--- What you will do ---
Show each line of the records that contains the word "among". Uppercase and lowercase count as different.

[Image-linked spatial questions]
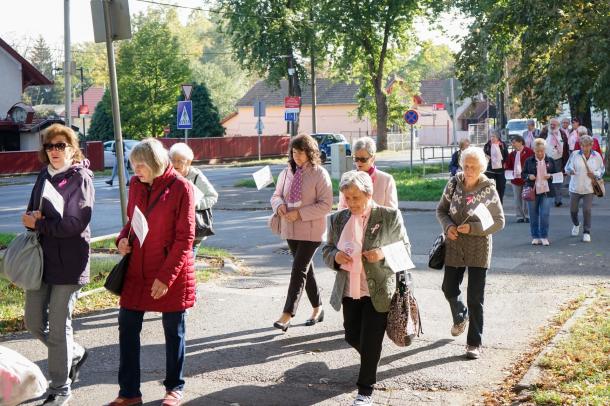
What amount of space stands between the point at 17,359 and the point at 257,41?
50356mm

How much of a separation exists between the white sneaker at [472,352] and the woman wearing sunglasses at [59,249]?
3130 mm

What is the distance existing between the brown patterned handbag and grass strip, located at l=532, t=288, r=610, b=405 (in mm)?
929

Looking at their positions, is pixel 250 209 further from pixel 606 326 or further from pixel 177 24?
pixel 177 24

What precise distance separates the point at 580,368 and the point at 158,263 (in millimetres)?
3098

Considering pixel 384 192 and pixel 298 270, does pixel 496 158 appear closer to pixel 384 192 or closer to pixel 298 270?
pixel 298 270

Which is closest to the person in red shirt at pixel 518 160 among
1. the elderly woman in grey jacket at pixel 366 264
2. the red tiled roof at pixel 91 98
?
the elderly woman in grey jacket at pixel 366 264

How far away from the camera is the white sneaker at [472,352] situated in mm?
7109

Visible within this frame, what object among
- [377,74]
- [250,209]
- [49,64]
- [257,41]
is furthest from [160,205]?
[49,64]

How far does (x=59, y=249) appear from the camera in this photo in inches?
231

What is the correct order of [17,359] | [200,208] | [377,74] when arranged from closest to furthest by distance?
[17,359]
[200,208]
[377,74]

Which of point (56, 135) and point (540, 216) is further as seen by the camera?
point (540, 216)

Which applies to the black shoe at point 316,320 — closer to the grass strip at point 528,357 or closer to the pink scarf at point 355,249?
the grass strip at point 528,357

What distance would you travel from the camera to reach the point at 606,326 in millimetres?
7562

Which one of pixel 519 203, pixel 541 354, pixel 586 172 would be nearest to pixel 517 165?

--- Task response ---
Which is closest to the person in red shirt at pixel 518 160 among
Visible within this frame, what object among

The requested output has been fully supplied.